• **Work task 1**: Reproduce the passage on online video advertising word for word, everything from "Jonathan Knee, Faculty" down to "on the panel.".
• **Work task 2**: According to the passage on online video advertising, who is the CEO of Vimeo.com?

With Emmy nominations going to Netflix’s House of Cards and Arrested Development, the world of online video can say, “Well we finally made it.” But despite a growing viewership, and TV awards on the horizon, the question remains whether these signs of online video success will actually drive a significant return on investment (ROI) for brand advertisers and the video platforms. We were pleased to bring together a panel of experts at our BRITE ’13 conference to prognosticate on this issue.
Jonathan Knee, Faculty Director of the Media Program at Columbia Business School, began the debate by asking if this disconnect was a product problem or a marketing problem. “I think there are definitely measurement complications,” stated Kerry Trainor, CEO of Vimeo.com, “the internet is so fragmented it’s like trying to measure a sprinkler system. For all of the evils of the 30-second spot, it is standardized. You can build a marketplace around it…. so we have an ad product problem.” This was a sentiment agreed to by all on the panel.

• **Material shown**:
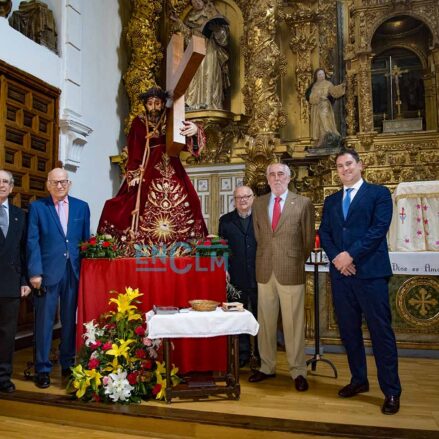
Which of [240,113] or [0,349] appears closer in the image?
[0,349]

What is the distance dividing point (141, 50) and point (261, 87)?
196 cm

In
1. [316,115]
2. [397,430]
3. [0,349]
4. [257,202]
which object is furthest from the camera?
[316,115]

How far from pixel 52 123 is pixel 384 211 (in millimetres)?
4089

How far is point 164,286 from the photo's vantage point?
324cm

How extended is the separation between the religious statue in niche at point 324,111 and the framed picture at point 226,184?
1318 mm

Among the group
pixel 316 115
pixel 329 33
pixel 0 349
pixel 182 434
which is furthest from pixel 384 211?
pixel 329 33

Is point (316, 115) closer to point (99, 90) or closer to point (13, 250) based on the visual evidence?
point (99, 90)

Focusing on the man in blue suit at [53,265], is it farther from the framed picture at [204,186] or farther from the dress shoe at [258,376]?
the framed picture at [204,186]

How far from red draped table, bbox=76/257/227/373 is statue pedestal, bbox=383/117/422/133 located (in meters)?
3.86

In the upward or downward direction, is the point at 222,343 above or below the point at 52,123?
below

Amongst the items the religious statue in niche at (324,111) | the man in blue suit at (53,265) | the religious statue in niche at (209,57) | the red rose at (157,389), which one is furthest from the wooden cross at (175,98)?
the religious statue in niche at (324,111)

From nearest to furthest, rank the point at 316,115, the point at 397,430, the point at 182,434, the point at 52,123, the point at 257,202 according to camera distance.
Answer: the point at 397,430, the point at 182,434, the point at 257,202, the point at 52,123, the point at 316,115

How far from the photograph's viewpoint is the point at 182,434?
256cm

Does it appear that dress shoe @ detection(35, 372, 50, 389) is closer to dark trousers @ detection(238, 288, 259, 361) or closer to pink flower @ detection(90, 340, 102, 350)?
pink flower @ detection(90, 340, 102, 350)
--
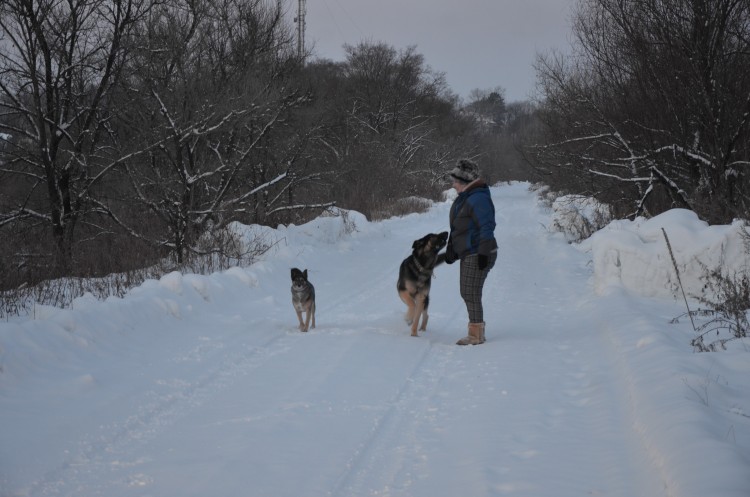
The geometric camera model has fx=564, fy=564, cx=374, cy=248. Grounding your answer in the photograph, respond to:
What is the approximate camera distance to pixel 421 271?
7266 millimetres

• **Task solution 1**:
Jonathan Knee, Faculty Director of the Media Program at Columbia Business School, began the debate by asking if this disconnect was a product problem or a marketing problem. “I think there are definitely measurement complications,” stated Kerry Trainor, CEO of Vimeo.com, “the internet is so fragmented it’s like trying to measure a sprinkler system. For all of the evils of the 30-second spot, it is standardized. You can build a marketplace around it…. so we have an ad product problem.” This was a sentiment agreed to by all on the panel.

• **Task solution 2**: Kerry Trainor